## [PROBLEM DETAILS]
What you produce should be every line from the data that includes "over".

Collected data
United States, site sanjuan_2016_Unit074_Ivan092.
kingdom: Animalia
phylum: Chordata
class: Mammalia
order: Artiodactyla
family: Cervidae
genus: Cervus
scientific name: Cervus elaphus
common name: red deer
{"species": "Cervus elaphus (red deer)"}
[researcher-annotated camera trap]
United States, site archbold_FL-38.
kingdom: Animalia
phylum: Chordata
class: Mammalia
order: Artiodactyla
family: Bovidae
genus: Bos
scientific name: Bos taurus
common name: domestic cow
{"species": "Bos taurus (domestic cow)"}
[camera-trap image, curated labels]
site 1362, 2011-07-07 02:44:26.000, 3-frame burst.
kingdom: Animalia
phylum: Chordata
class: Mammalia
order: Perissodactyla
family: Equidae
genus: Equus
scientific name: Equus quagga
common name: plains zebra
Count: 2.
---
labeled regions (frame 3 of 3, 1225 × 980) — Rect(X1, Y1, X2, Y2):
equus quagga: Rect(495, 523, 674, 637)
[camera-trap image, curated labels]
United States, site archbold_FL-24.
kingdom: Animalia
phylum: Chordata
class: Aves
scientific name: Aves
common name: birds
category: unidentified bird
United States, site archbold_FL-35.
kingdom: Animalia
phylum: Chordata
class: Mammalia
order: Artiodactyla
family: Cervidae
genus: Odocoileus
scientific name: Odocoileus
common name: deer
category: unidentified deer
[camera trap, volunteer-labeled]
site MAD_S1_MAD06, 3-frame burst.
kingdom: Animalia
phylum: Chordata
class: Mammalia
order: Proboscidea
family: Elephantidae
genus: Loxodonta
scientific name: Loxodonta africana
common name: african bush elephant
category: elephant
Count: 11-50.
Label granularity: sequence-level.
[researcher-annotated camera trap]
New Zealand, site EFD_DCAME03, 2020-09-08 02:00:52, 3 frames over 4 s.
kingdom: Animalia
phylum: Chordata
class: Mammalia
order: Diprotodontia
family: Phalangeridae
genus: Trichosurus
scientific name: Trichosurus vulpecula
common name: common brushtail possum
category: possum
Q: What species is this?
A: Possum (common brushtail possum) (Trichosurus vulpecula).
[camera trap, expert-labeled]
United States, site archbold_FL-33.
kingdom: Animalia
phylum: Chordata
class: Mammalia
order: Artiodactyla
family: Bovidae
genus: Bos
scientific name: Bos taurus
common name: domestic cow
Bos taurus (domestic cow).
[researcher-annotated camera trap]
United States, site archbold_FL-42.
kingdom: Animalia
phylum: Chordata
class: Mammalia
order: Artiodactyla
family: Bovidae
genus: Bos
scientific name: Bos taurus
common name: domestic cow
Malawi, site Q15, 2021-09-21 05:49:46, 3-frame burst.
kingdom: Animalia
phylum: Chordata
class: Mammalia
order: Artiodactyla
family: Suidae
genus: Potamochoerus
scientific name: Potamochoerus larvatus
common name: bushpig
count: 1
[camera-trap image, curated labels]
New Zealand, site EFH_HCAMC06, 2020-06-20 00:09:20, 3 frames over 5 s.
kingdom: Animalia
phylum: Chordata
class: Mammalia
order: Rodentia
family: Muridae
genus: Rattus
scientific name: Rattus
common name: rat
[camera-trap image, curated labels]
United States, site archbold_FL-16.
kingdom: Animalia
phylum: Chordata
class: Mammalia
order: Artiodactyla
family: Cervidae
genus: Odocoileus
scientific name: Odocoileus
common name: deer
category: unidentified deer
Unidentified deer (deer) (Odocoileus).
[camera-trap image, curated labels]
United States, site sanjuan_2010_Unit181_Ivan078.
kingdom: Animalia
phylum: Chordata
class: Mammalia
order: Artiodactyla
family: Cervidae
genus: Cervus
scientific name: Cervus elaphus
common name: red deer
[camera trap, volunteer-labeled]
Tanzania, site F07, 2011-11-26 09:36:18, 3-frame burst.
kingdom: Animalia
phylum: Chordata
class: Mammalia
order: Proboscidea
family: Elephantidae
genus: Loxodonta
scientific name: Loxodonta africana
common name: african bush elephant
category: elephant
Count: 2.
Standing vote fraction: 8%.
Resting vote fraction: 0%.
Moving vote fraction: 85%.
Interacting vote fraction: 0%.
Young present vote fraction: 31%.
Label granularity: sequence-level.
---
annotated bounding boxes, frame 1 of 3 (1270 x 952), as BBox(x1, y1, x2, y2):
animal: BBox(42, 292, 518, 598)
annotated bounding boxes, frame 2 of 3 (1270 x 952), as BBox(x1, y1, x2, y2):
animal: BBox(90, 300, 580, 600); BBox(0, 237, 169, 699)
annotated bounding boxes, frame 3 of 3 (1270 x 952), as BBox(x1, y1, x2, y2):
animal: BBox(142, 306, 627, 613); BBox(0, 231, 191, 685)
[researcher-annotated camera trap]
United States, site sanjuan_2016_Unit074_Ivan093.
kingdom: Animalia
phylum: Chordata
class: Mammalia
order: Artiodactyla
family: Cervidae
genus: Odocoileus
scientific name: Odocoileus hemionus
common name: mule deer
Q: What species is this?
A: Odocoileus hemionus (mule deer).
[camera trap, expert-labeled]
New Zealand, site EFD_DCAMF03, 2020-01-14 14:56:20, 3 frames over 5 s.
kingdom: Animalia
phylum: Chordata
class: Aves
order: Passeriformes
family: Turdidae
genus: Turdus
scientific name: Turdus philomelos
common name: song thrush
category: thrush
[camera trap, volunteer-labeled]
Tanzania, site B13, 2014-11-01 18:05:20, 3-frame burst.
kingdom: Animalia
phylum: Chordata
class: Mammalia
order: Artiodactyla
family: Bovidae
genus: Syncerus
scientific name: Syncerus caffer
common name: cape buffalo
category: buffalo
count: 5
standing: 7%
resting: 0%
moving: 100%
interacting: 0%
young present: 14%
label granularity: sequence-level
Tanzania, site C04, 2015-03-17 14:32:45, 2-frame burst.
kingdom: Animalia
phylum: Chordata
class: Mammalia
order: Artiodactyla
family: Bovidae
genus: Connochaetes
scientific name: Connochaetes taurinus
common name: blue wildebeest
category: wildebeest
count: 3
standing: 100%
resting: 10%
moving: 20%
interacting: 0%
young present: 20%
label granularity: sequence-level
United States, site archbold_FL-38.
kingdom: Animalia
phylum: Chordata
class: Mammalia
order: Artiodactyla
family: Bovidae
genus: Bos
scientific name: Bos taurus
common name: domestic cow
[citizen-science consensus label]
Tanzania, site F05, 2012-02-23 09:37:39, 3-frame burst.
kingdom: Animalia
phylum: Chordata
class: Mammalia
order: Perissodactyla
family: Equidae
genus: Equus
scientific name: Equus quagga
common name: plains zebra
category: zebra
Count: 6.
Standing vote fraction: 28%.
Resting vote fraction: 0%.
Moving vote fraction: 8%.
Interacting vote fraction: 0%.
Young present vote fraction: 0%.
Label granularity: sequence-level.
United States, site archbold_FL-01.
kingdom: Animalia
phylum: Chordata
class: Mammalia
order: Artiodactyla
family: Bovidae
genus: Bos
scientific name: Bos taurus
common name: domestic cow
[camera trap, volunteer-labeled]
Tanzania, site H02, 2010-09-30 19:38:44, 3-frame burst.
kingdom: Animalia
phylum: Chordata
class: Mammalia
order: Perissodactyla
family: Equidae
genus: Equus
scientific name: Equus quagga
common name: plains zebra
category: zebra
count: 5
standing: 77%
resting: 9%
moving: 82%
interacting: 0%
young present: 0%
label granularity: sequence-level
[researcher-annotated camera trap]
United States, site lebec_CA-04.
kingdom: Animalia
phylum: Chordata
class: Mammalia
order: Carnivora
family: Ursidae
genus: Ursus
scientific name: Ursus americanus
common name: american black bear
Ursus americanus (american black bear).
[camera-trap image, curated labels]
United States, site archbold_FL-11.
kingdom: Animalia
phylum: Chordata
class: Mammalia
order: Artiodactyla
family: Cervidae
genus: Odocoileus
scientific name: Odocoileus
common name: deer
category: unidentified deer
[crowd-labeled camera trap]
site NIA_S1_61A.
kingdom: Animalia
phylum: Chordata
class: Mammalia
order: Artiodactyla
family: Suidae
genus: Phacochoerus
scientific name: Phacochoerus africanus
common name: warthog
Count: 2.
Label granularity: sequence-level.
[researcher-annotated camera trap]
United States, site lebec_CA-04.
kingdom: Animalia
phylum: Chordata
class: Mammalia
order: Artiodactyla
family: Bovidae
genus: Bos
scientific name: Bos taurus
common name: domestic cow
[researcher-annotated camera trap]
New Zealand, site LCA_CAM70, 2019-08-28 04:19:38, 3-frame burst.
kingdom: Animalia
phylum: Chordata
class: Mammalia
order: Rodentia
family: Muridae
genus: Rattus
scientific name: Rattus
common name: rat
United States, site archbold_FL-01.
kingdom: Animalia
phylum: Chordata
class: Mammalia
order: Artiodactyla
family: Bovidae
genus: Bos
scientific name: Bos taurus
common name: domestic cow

## [EXPECTED ANSWER]
New Zealand, site EFD_DCAME03, 2020-09-08 02:00:52, 3 frames over 4 s.
New Zealand, site EFH_HCAMC06, 2020-06-20 00:09:20, 3 frames over 5 s.
New Zealand, site EFD_DCAMF03, 2020-01-14 14:56:20, 3 frames over 5 s.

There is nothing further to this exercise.